This proves to me that e-sata must have some difference with normal sata. I tried everything, booting with the external HD turned on, go to the bios, check the e-sata controller of the motherboard, it told me that no drive is connected (My e-sata internal controller support AHCI and NCQ). If I use one of the 6 sata standard port of my motherboard everything works, hot swap, etc etc.

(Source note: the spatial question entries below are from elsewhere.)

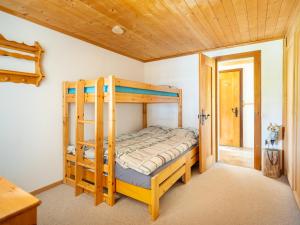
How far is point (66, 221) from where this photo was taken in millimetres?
1754

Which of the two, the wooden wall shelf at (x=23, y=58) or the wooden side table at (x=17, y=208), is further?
the wooden wall shelf at (x=23, y=58)

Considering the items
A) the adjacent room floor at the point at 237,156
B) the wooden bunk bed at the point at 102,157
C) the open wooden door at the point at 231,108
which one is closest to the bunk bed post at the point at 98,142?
the wooden bunk bed at the point at 102,157

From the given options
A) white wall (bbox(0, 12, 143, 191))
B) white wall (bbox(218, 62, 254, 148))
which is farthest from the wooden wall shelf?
white wall (bbox(218, 62, 254, 148))

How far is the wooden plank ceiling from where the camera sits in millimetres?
1979

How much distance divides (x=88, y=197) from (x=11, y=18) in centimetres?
242

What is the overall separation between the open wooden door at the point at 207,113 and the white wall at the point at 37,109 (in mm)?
1991

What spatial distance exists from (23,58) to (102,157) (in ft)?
5.26

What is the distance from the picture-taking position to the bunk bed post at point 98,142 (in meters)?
2.06

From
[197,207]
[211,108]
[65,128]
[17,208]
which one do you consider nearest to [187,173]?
[197,207]

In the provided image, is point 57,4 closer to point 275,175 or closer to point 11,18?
point 11,18

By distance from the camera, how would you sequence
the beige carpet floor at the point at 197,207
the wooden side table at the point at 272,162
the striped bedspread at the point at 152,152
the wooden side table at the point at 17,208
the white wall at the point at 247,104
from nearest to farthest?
the wooden side table at the point at 17,208, the beige carpet floor at the point at 197,207, the striped bedspread at the point at 152,152, the wooden side table at the point at 272,162, the white wall at the point at 247,104

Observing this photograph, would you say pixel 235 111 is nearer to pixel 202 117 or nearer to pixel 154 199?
pixel 202 117

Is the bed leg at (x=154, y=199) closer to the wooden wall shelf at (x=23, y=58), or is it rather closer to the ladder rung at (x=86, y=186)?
the ladder rung at (x=86, y=186)

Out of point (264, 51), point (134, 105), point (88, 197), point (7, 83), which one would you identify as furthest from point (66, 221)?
point (264, 51)
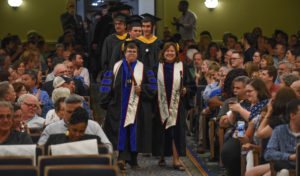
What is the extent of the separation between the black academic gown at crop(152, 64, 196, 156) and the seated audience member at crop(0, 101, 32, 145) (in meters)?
2.82

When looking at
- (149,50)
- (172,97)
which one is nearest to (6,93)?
(172,97)

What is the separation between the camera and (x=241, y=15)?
17.5 meters

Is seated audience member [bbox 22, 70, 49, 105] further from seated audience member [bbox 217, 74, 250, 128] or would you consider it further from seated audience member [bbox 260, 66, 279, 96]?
seated audience member [bbox 260, 66, 279, 96]

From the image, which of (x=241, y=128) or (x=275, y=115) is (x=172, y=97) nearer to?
(x=241, y=128)

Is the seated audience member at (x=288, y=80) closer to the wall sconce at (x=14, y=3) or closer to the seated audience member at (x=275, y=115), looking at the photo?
the seated audience member at (x=275, y=115)

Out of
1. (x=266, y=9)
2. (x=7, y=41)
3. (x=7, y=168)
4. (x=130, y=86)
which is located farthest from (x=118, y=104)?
(x=266, y=9)

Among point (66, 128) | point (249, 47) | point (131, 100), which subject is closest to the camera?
point (66, 128)

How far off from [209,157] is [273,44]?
5385 mm

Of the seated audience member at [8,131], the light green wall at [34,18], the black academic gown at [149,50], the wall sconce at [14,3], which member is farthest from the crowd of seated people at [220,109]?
the wall sconce at [14,3]

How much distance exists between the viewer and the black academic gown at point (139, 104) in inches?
325

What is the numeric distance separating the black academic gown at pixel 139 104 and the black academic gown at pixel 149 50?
80cm

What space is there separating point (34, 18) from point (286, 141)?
39.4 feet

I'm actually looking to a compatible e-sata external box for a 1Terabyte 3.5 disk that is compatible with e-sata express card.

alk.
 
Here is some advice from the school of hard knocks... an eSata to Sata adapter works great with Windows XP - I've used this configuraiton for over a year with zero problems in an older AMD based HP tower. The same eSata to Sata adapter in a very new i7 Based ASUS system appears to work fine BUT, windows 7 starts popping sata controller errors and eventually results in your internal SATA drive (the C drive in my case as I only have 1 internal HDD) becoming corrupt - MFT errors etc. IF you are going to do this with a newer chipset and OS, spend the $30 for an eSATA card or just run USB 3.0. I think this is a win7 / driver issue as the same hardware config works fine with the Shadow Protect live CD, which if you do this, you will become familiar with as you will be restoring your internal HDD from a backup when it gets toasted. To the previous poster - the difference in the eSata and Sata specs may seem minimal - but for the current win7 driver - its very significant.
 

Mikrev007 is correct. The voltage spec for SATA and eSATA overlap, but it is out of spec to connect one to the other. Technically, the signal change is usually accomplished with a buffer chip in the case where the manufacturer bothers to be in-spec.

However, except for eSATA-specific controllers, the spec is frequently ignored. My Asus motherboard came with one of these SATA to eSata cable thingies.

In my experience, it usually works and sometimes fails. The convenience is not worth the occasional failure to me; when I use an eSATA cable, it is attached to a real eSATA controller and a drive in a real eSATA enclosure.

The real truth is: The out-of-spec connection usually works. There is no guarantee that it will work in any specific case, and you run the risk of lost data or a corrupted drive. I believe that a few anecdotes of failure (one of which I can provide) trumps any number of anecdotes of success.

Edit: Oh, techlawyer has provided another anecdote of failure. Thanks.